**Task**
Copy out every line of the data that has the word "caffer" somewhere in it.

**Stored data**
--- START ---

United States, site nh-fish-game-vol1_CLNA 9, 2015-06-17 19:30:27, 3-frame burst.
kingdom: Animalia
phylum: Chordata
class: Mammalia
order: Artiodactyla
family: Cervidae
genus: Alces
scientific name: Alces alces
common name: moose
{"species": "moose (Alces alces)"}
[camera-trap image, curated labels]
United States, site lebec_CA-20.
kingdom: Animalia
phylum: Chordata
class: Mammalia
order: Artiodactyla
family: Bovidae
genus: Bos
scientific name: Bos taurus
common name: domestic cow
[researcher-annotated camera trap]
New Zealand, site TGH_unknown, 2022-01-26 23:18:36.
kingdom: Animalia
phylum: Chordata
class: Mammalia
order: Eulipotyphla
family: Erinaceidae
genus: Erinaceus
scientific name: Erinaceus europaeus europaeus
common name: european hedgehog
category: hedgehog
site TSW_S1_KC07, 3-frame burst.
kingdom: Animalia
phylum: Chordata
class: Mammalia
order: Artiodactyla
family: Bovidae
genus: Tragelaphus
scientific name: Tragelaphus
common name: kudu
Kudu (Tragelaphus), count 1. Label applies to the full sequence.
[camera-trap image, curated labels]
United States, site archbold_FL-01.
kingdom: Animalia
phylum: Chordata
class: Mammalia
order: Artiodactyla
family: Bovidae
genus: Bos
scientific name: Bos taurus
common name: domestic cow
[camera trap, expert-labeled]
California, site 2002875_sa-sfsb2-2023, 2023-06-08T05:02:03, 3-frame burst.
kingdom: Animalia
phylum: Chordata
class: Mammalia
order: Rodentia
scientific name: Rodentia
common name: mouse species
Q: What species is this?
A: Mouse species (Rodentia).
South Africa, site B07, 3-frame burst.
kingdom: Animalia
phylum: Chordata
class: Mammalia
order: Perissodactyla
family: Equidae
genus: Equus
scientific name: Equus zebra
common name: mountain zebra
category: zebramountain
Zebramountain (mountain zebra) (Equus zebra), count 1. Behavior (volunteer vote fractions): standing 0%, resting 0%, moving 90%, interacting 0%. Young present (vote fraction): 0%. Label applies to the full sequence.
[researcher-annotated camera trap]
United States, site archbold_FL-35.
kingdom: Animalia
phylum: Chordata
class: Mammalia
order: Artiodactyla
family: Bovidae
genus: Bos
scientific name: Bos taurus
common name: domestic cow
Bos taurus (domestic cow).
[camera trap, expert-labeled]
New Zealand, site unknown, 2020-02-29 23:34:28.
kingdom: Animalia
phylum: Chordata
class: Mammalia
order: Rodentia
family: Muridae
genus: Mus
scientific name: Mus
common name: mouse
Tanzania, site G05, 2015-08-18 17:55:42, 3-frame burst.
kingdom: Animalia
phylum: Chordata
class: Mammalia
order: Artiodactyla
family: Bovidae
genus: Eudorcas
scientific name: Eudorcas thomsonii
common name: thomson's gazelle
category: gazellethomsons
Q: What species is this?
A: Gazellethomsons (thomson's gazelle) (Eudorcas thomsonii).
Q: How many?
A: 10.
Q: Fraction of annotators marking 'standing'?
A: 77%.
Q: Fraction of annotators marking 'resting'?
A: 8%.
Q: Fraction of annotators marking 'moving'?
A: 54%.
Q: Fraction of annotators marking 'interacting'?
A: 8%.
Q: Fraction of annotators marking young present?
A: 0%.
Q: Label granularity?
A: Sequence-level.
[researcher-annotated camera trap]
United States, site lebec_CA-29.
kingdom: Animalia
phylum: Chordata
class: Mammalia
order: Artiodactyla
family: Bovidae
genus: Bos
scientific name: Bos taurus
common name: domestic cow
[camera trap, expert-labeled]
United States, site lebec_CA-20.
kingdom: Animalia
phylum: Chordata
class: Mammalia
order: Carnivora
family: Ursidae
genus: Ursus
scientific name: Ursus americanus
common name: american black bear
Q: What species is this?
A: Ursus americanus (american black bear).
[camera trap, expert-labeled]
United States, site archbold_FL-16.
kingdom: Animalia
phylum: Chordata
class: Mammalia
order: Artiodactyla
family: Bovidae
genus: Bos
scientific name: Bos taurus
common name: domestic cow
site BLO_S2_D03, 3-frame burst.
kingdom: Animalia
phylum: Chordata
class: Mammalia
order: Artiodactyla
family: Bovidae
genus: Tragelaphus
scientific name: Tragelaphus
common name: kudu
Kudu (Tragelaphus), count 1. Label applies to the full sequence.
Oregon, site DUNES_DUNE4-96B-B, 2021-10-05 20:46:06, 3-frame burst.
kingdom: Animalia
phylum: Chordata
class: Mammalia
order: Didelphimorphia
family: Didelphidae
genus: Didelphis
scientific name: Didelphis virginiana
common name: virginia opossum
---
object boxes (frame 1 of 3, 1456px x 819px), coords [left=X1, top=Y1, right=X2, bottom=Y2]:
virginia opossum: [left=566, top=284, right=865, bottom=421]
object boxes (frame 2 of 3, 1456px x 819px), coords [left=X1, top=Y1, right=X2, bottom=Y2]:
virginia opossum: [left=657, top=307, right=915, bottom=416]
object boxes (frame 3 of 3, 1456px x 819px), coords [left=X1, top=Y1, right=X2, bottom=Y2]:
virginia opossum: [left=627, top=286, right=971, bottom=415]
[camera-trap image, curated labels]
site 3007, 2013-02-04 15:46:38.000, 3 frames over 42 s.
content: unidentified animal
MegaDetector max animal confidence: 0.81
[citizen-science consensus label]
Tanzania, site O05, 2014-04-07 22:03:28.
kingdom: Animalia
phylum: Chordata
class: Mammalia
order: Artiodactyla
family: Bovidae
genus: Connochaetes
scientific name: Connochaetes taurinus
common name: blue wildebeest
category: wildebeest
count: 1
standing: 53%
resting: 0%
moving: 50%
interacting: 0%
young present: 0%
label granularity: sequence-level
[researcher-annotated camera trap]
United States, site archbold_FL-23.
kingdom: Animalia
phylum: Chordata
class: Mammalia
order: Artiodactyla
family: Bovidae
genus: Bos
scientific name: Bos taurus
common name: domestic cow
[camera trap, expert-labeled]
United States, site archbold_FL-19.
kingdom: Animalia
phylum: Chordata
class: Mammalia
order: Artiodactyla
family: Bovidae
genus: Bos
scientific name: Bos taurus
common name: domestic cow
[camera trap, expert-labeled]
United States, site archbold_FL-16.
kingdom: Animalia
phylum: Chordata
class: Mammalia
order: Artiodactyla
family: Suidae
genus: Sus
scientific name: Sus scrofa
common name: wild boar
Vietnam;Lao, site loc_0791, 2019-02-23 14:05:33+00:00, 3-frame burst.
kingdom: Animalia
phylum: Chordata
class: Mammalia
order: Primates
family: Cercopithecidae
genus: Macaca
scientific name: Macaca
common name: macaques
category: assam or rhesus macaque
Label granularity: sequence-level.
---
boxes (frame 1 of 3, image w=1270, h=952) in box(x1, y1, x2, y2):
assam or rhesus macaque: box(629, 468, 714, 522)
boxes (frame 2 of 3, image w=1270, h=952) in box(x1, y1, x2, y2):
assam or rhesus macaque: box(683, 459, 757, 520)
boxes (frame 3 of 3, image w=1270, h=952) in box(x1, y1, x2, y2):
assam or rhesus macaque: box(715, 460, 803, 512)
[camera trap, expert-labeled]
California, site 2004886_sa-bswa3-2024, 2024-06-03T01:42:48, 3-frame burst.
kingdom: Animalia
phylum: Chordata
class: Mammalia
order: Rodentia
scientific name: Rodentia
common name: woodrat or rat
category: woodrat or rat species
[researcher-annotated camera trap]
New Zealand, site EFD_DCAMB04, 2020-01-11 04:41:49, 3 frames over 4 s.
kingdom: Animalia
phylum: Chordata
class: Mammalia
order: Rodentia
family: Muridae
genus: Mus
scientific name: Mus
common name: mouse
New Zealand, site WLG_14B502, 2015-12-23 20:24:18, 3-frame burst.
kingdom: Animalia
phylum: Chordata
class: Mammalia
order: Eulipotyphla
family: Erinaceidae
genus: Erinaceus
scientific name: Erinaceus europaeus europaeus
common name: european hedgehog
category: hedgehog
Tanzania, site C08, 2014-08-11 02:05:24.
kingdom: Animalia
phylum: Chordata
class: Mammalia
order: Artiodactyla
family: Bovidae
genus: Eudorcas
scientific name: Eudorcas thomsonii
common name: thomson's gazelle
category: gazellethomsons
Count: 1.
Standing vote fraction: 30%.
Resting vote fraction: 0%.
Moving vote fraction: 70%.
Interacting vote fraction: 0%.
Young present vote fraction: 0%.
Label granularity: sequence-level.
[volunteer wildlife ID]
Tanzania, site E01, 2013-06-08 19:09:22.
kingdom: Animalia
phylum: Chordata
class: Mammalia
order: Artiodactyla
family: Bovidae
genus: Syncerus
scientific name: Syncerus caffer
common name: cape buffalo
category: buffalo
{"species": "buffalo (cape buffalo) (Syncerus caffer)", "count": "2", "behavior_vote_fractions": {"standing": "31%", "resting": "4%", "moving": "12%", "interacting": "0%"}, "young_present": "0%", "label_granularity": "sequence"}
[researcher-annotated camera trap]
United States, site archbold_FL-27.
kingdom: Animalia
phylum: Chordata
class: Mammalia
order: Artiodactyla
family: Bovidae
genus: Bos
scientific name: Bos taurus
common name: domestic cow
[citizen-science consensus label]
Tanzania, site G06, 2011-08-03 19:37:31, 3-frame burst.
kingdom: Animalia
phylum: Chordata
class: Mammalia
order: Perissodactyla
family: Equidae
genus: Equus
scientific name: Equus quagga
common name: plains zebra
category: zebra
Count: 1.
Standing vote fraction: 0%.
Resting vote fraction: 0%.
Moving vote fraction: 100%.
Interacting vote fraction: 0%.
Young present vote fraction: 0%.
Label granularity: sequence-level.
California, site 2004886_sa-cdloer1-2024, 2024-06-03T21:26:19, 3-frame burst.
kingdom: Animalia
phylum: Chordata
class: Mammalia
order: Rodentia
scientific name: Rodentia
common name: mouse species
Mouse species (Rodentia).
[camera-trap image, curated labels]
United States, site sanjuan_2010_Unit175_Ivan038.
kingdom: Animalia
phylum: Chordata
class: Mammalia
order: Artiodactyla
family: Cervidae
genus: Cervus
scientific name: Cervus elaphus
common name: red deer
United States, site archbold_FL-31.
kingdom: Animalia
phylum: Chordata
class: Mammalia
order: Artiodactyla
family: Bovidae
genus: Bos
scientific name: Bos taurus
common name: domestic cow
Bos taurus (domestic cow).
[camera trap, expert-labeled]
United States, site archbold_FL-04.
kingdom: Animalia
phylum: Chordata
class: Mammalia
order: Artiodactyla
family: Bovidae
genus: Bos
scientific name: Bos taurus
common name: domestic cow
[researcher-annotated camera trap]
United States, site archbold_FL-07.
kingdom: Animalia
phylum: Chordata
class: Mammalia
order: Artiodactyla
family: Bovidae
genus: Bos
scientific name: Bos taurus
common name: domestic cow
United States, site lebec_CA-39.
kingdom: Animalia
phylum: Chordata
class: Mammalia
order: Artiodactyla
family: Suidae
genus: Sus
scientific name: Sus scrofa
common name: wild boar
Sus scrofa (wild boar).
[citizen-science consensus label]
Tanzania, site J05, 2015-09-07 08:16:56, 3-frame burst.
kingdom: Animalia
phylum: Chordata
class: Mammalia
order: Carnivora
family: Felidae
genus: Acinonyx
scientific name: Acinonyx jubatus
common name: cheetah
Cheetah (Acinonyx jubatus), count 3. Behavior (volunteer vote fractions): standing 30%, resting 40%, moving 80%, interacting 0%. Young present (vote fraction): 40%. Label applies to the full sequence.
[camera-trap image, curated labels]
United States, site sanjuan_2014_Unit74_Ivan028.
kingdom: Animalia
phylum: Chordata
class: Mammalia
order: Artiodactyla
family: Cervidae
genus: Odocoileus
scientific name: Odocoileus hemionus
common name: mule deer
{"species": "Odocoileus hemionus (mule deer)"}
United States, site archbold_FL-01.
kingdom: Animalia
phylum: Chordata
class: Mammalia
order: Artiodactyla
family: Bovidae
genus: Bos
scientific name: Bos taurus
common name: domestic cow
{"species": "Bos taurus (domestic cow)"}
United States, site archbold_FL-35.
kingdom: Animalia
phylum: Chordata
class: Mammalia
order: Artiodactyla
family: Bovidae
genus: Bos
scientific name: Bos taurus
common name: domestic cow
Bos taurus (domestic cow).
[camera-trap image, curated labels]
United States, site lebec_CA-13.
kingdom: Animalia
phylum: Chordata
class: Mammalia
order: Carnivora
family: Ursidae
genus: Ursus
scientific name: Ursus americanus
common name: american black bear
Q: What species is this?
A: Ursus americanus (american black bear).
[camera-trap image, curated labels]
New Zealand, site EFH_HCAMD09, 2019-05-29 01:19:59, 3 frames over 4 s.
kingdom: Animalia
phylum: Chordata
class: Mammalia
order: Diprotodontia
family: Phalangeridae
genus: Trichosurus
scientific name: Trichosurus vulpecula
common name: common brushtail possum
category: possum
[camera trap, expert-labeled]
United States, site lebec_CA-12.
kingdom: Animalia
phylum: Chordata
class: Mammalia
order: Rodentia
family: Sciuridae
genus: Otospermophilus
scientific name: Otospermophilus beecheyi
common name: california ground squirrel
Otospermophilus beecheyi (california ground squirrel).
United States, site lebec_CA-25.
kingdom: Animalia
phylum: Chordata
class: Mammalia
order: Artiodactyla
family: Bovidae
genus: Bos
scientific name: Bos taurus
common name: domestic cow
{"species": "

--- END ---

**Worked solution**
scientific name: Syncerus caffer
{"species": "buffalo (cape buffalo) (Syncerus caffer)", "count": "2", "behavior_vote_fractions": {"standing": "31%", "resting": "4%", "moving": "12%", "interacting": "0%"}, "young_present": "0%", "label_granularity": "sequence"}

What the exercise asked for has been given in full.